**Required work:**
Look below for the line with "How much distance divides", and from there restate every line word for word until the entries end.

[Records of scene-based questions]
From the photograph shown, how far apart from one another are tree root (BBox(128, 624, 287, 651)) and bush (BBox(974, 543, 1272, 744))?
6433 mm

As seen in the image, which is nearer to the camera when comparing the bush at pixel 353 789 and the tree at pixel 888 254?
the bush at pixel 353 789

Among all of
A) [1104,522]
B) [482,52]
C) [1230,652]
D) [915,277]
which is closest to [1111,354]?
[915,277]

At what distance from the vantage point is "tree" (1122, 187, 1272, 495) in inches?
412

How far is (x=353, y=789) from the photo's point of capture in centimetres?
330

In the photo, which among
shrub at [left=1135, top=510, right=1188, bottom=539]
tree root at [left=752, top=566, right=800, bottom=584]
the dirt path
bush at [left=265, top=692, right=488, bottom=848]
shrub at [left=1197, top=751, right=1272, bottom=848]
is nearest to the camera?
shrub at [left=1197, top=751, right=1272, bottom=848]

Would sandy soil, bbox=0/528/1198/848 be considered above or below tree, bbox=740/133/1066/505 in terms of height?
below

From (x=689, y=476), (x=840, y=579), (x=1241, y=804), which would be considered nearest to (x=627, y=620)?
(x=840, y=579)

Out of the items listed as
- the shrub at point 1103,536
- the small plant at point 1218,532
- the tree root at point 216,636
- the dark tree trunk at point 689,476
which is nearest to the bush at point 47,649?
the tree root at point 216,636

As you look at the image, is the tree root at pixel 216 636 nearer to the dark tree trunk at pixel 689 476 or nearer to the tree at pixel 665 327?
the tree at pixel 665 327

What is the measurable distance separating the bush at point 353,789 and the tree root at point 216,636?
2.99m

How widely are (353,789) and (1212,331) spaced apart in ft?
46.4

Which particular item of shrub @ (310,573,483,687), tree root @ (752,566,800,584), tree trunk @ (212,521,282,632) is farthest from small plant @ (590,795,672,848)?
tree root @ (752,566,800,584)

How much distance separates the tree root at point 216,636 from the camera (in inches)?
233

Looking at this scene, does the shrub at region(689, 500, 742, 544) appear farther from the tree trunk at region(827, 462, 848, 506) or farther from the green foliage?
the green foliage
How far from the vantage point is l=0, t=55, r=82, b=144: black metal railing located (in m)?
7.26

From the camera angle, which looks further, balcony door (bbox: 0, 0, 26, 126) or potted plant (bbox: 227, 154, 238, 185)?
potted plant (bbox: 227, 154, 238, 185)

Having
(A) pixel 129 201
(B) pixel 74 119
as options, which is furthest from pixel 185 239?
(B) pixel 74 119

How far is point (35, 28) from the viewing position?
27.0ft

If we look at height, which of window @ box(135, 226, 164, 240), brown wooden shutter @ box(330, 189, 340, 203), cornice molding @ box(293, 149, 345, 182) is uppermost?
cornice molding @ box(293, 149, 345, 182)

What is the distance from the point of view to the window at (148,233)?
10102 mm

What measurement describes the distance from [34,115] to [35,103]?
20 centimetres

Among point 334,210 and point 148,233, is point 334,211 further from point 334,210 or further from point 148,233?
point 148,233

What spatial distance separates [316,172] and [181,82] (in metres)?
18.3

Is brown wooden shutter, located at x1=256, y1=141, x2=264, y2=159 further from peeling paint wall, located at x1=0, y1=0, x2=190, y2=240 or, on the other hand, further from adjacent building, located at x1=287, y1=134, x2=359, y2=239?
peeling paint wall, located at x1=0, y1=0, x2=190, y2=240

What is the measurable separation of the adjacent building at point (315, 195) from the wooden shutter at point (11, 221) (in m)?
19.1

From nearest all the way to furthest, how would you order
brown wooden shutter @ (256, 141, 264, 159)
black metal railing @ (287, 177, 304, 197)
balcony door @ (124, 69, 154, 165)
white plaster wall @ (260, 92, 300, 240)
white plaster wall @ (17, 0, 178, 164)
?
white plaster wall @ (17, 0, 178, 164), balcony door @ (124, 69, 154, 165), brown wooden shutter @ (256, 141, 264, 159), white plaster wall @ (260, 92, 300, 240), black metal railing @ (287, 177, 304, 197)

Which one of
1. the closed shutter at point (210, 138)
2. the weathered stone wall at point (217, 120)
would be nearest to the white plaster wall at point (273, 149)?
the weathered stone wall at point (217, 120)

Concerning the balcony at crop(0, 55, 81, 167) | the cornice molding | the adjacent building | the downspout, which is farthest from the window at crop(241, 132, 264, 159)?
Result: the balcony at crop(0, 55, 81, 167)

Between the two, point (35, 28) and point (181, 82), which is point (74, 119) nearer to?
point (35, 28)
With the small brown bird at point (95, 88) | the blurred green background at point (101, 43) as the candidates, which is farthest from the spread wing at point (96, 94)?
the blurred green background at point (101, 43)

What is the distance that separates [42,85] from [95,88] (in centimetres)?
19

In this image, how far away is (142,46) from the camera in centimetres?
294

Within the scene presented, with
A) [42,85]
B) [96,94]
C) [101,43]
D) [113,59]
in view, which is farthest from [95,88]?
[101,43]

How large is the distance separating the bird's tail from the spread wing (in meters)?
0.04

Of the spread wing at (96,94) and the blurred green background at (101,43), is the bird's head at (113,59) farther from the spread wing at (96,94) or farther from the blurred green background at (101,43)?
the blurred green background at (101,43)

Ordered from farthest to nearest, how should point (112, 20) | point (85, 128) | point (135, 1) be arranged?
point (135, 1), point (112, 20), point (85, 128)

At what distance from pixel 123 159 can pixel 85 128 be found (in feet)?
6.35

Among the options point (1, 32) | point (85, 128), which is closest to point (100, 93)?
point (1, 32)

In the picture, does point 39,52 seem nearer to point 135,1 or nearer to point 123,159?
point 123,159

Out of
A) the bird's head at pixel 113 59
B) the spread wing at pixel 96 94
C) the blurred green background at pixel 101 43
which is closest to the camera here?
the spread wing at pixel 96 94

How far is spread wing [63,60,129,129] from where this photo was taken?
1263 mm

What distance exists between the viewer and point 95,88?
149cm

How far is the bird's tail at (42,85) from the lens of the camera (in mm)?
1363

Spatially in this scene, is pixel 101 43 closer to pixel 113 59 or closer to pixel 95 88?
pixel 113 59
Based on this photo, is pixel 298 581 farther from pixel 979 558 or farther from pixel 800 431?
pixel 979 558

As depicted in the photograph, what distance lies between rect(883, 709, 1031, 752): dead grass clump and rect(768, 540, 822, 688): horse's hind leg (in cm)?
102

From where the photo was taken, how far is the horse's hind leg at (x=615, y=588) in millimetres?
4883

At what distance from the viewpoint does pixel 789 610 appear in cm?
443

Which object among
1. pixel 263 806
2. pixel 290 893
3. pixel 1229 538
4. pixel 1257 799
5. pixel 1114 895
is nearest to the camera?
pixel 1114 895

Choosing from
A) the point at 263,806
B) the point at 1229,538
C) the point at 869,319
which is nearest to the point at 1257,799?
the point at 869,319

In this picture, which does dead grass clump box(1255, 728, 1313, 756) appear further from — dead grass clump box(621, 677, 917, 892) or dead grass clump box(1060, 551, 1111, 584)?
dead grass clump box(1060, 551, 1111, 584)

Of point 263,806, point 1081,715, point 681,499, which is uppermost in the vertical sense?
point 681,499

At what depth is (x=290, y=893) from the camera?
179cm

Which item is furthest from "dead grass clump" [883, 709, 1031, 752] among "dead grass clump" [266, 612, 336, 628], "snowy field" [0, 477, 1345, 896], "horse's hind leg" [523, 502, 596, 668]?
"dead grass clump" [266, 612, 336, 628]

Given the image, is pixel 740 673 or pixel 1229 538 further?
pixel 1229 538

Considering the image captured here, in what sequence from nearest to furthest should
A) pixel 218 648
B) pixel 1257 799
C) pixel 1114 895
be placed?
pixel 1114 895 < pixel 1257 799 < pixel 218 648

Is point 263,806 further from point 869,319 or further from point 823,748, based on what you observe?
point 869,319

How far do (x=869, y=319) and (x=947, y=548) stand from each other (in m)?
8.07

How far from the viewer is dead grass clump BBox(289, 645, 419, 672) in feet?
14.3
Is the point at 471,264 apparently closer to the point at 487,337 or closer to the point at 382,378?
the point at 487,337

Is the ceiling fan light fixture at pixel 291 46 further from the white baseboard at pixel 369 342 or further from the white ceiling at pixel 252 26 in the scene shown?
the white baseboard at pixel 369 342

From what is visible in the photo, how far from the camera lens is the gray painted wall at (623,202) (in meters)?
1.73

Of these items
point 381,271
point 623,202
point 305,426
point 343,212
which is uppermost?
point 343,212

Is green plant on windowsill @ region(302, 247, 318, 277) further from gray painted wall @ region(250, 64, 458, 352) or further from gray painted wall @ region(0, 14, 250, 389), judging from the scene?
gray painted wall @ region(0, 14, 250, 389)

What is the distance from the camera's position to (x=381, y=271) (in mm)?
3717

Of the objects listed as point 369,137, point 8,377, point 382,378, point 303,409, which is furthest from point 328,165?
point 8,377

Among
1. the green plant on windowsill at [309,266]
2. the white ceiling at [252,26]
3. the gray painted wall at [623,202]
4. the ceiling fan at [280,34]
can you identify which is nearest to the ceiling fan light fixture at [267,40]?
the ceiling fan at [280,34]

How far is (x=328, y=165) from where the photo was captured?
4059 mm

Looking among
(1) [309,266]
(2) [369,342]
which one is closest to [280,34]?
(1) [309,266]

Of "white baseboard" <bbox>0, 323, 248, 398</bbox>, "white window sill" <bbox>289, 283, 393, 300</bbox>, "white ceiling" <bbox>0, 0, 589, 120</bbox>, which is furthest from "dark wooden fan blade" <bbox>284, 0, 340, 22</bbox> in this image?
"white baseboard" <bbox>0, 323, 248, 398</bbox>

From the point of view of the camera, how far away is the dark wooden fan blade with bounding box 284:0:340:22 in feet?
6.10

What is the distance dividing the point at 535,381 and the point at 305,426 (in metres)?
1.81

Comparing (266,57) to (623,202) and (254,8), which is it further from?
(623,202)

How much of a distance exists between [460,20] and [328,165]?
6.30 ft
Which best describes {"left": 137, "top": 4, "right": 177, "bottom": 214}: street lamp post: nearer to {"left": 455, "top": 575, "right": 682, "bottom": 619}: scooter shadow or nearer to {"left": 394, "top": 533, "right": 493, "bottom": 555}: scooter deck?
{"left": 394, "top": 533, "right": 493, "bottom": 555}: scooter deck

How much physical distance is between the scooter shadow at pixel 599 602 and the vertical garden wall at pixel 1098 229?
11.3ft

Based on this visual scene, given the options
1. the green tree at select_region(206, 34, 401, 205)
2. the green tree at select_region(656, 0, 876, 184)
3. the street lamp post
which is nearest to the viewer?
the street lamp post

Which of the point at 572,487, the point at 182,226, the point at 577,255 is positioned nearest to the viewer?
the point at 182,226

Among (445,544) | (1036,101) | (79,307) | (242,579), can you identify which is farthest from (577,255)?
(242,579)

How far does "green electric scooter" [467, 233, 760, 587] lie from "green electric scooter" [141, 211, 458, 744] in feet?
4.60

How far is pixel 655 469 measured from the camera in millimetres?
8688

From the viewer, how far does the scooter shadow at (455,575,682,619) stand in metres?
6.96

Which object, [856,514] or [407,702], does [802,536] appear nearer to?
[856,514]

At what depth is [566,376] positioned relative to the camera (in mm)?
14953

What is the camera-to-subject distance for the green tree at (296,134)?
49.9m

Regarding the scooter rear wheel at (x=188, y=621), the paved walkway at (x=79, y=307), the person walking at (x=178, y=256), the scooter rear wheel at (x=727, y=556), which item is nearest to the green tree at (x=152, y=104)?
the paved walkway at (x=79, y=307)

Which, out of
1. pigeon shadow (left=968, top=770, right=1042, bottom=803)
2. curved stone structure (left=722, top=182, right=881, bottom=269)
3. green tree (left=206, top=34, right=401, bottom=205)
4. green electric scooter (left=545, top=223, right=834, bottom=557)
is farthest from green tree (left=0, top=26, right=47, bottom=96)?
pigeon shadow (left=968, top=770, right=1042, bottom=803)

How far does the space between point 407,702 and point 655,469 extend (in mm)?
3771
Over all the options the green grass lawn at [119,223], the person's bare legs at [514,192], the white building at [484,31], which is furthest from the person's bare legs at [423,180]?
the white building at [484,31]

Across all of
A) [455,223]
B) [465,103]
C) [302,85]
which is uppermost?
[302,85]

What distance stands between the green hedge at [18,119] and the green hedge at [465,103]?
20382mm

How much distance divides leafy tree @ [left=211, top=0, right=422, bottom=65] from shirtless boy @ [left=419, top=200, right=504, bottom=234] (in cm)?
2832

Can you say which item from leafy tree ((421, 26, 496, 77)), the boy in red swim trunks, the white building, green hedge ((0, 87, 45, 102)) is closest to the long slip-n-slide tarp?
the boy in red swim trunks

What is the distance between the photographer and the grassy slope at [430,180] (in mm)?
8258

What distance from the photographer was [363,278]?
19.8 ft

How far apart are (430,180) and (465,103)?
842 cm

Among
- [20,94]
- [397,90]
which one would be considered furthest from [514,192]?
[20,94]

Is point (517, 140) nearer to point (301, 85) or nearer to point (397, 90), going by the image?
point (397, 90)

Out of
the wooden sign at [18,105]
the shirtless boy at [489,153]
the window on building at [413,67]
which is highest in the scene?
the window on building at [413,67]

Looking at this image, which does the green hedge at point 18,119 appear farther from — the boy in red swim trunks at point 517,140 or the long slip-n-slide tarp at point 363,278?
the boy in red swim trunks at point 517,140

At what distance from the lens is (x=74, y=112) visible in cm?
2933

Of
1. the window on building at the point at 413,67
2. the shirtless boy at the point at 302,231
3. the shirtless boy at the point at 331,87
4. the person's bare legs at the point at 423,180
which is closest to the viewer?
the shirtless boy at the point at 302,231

**Solution to this exercise:**
How much distance divides leafy tree @ [left=211, top=0, right=422, bottom=65] from shirtless boy @ [left=419, top=200, right=504, bottom=234] (in cm)?
2832

Can you say which item from leafy tree ((421, 26, 496, 77)), the boy in red swim trunks, the white building, green hedge ((0, 87, 45, 102)) is closest to the long slip-n-slide tarp?
the boy in red swim trunks

What is the distance between the photographer and the grassy slope at [430,180] (in mm)?
8258

What distance from the photographer was [363,278]?
19.8 ft

How far apart are (430,180) and (465,103)?
842 cm

Among
- [20,94]
- [397,90]
which one would be considered furthest from [514,192]?
[20,94]

Is point (517, 140) nearer to point (301, 85) or nearer to point (397, 90), going by the image?
point (397, 90)

Out of
the wooden sign at [18,105]
the shirtless boy at [489,153]
the window on building at [413,67]
which is highest in the scene?
the window on building at [413,67]

Looking at this image, which does the green hedge at point 18,119 appear farther from — the boy in red swim trunks at point 517,140 or the long slip-n-slide tarp at point 363,278?
the boy in red swim trunks at point 517,140

At what distance from the lens is (x=74, y=112) visible in cm?
2933

Of
1. the window on building at the point at 413,67
2. the shirtless boy at the point at 302,231
3. the shirtless boy at the point at 331,87
4. the person's bare legs at the point at 423,180
which is closest to the viewer?
the shirtless boy at the point at 302,231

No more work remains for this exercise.